An arrow can put a sizeable hole in a turkey...especially if it's thrashing around with an arrow in it! I would place paper towels inside the arrow holes plus around the head to prevent blood from spreading. I would not use a plastic bag for turkeys until you are ready to freeze them. Blood may spread all over the bird. Game bags work great for wrapping inside a cooler...and actually absorb blood. I would place garbage bags above the ice and then place the tom on top of the garbage bag so the feathers stay dry...make sure to drain the melt water! Most taxidermist use the original free-dried head off a turkey so keep that in mind if using gillitine type broadheads.

If you are a turkey "purist" .....Unless you head to the NW corner of Nebraska you are likely in areas with hybrid merriam-rios. There may even be hybrids in the NW corner of Nebraska? A lot of areas in Nebraska have toms that have white feathers in the same area with toms that have rio colored feathers. Where I hunt in Central Nebraska there are both...and they are likely all hybrids even though some may have pure white tail feathers. It may not be a big deal to you but something to consider?

From: Jasper
18-Apr-18
Nick, that stinks!

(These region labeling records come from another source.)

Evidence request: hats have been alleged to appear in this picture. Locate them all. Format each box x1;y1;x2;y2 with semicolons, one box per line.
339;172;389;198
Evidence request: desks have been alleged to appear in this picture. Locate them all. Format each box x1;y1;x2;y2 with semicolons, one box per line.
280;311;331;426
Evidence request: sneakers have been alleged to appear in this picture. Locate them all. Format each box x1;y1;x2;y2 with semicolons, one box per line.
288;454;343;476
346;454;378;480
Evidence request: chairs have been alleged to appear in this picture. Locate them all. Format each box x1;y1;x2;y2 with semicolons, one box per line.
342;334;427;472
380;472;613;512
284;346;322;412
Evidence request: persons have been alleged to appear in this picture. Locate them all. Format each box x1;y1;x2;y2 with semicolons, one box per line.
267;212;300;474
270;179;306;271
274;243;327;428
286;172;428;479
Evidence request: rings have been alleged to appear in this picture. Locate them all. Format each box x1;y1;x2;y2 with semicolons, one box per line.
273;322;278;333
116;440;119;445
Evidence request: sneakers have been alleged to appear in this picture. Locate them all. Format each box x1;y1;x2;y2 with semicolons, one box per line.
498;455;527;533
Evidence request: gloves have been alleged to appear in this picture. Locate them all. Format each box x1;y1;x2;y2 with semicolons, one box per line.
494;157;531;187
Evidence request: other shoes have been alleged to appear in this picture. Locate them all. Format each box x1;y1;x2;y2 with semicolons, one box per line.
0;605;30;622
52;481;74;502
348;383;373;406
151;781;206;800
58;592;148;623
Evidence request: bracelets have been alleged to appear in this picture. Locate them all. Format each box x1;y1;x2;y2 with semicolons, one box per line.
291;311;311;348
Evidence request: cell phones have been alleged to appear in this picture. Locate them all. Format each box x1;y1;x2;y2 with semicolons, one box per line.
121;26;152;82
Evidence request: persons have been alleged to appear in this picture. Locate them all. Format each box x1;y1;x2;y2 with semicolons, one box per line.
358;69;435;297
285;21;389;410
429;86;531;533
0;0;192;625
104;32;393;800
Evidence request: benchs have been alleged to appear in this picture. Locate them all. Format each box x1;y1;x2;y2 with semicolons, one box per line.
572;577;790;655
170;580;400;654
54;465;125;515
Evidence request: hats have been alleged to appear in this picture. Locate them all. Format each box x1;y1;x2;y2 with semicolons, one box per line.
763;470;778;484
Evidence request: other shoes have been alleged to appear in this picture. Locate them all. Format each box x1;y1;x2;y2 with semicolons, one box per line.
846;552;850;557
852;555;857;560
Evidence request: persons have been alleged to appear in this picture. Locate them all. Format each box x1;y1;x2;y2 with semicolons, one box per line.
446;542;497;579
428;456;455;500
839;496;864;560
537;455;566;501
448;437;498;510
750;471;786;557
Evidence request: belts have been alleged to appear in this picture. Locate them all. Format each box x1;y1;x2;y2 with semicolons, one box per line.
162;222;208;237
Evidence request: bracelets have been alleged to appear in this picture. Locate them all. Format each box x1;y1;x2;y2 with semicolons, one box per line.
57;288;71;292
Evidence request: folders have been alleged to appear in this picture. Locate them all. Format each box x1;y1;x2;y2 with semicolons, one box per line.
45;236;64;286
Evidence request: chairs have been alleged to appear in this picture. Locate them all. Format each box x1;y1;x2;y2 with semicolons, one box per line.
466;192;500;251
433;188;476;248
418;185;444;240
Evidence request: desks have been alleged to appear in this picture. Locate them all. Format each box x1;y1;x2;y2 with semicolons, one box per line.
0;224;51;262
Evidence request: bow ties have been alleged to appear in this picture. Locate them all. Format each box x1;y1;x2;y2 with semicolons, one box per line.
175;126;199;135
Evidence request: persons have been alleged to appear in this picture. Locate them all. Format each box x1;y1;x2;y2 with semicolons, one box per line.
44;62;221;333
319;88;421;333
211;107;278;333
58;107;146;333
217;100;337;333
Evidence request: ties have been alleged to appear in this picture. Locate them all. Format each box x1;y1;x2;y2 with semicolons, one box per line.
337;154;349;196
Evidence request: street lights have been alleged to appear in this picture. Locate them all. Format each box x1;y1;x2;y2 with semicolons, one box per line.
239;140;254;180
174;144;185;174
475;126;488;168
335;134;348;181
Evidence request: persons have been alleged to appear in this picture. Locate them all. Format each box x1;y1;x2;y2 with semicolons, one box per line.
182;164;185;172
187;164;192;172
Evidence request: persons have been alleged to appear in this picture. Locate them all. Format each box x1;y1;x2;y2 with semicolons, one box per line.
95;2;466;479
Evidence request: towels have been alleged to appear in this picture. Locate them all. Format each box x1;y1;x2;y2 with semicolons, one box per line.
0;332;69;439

Reminds me of the skull mount I was doing in a gobbler head last year, put it on a wall in the sun and walked up just as my dog was swallowing it. Lol

From: Jasper
18-Apr-18
Great advice jims!

From: jims
19-Apr-18
The ratings on some of the newer cooler models is around 5 days...which is pretty good but it would be better to freeze toms whole on extended trips.

Does anyone have any ideas on where to freeze them in small towns? I was thinking of checking out local, small town meat/big game processors, grocery stores, or restaraunts to see if they are willing to freeze a gobbler or 2 for a few days. The motel I stayed at a few years ago had a freezer where I stored a trophy fish (20 lbs) to be mounted.

From: Cobie33
19-Apr-18
jims-I have had luck going to town. The first time I did it I ask the grocery store itself if they would freeze it for me. They wouldn't do it because it was not something they had for purchase but one of workers said they would freeze it for me at home. I gave them $25 for doing it, they were happy and so was I. Another time when travelling with a freshly killed bird, I stopped for the night to sleep and went the local sporting goods store. It was easy to find someone there who would put my bird in their freezer for the night. Again, gave them $25 for doing it. I've done this a few times since. The people were just happy to help out, I just had to ask.

From: Timbrhuntr
19-Apr-18
I went to small store with a locked bag ice freezer. He let me put my birds on the locked side and freeze them. I then picked them up when i headed home.